_Reading text_
▬▬▬▬▬▬▬▬▬▬

Penetration Testing

[J_K9]

Dear All,
As I have just set up my wireless network at home, I would like to learn some penetration testing techniques, as well as programs I can use. I am familiar with nmap, and I have also downloaded programs like GFI LANguard and Nessus, boot cds like PHLAK and Knoppix-STd. I have read through as many AO tuts and threads as possible, but I would still like someone to tell me in a step-by-step way how to test my network to see if it has any holes, can be easily hacked, etc, and also which programs to use. Should I test the router or each PC individually?

Thanks in advance,

J_K9

[zencoder]

Well, what's the goal you want to achieve? Testing the integrity of your router? Your PC's? The privacy of your wireless network? It sounds like you have a passing familiarity with a lot of the concepts, and a few of the tools, but your post is very unclear.

It's like asking how to build an Automobile because you bought a 29 piece wrench set from Sears/Craftsman. I am certain the community here can answer your questions and provide the direction you want, but you have to ask the right question. Perhaps listing what you want to achieve, specifically, would help.

▬▬▬▬▬▬▬▬▬▬

_Dataset records_
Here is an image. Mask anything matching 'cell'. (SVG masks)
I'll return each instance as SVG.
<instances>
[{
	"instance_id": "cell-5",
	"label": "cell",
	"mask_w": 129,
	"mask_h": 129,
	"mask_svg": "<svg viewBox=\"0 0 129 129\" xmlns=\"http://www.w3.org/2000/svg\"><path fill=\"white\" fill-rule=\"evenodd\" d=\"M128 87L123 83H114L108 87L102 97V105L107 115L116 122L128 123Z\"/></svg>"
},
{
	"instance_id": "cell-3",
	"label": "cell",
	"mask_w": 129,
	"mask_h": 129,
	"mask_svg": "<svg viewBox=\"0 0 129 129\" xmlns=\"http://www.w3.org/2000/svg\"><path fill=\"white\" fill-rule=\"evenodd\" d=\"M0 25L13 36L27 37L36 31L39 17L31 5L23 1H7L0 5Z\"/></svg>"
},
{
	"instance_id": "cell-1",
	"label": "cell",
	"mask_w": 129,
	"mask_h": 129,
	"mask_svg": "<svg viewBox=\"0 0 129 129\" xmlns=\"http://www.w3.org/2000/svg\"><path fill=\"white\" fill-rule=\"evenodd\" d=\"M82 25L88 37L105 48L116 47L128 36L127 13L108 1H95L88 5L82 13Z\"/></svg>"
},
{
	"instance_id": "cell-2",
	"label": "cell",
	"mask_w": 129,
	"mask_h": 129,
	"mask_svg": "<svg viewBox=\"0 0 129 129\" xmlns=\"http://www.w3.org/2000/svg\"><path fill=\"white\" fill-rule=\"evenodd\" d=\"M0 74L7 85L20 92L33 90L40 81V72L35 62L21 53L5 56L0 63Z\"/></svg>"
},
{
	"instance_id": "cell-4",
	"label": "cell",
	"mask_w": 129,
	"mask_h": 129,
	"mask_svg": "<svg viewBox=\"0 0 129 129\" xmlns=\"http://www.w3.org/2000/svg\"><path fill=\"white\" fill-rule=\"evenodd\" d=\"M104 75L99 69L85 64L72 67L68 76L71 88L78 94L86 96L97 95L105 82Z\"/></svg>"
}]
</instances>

▬▬▬▬▬▬▬▬▬▬

_Task list_
1. Decide whether each statement agrees with the penetration testing thread. Answer yes or no for each, and quote the words from the thread that decide it.
(a) The first poster has already downloaded Nessus.
(b) The first poster has never used nmap.
(c) zencoder compares the first post to asking how to build an automobile after buying a wrench set.
2. Write what comes next in the penetration testing thread, starting after its last sentence.

_Answers to the problems_
1.
(a) Yes: "I have also downloaded programs like GFI LANguard and Nessus"
(b) No: "I am familiar with nmap"
(c) Yes: "It's like asking how to build an Automobile because you bought a 29 piece wrench set from Sears/Craftsman."

2.
[XTC46]

1) download netstumbler and wepcrack...ok now you have a machine on the network.
2) download cain & able and scan the network for computer
3) run username enumeration on each machine.
4) run brute froce attacks on each name...


ok now youre on the wireless network, and have access to all machines (eventually) with out using a single exploit and all free tools.

chances are this will take alot fo time, only becasue of the brute force, use dictionary for faster attack.


*disclaimer* this is for learning use only. By reading this you agree that you will not use this really lame information for illegal operations. I am not responsible for your stupidity if this fails to work. and will not be liable if any information above is incorrect.

[ZomBieMann77]

Just for posterity's sake the newest version of cain and able just released not very long ago can be found here

[J_K9]

Thanks for posting guys. Basically, what I want to do is make sure that no randomer can just crack my network and be able to view all the shared documents and stuff that I have which are for me and my family only. I have MAC filtering enabled, use WPA, and have every computer as updated as possible. I just don't want someone coming along and sharing my broadband connection, or viewing my shared files, so that's why I want to see how easy it is to gain access to and how long it would take. This is why I asked how to do it and what programs I would need.

J_K9

[hongkongdragon]

Learn how to use Raindow Crack and generate a 64GB Raindow Table. You will be able to crack any Window 12 character password in a matter of few minutes.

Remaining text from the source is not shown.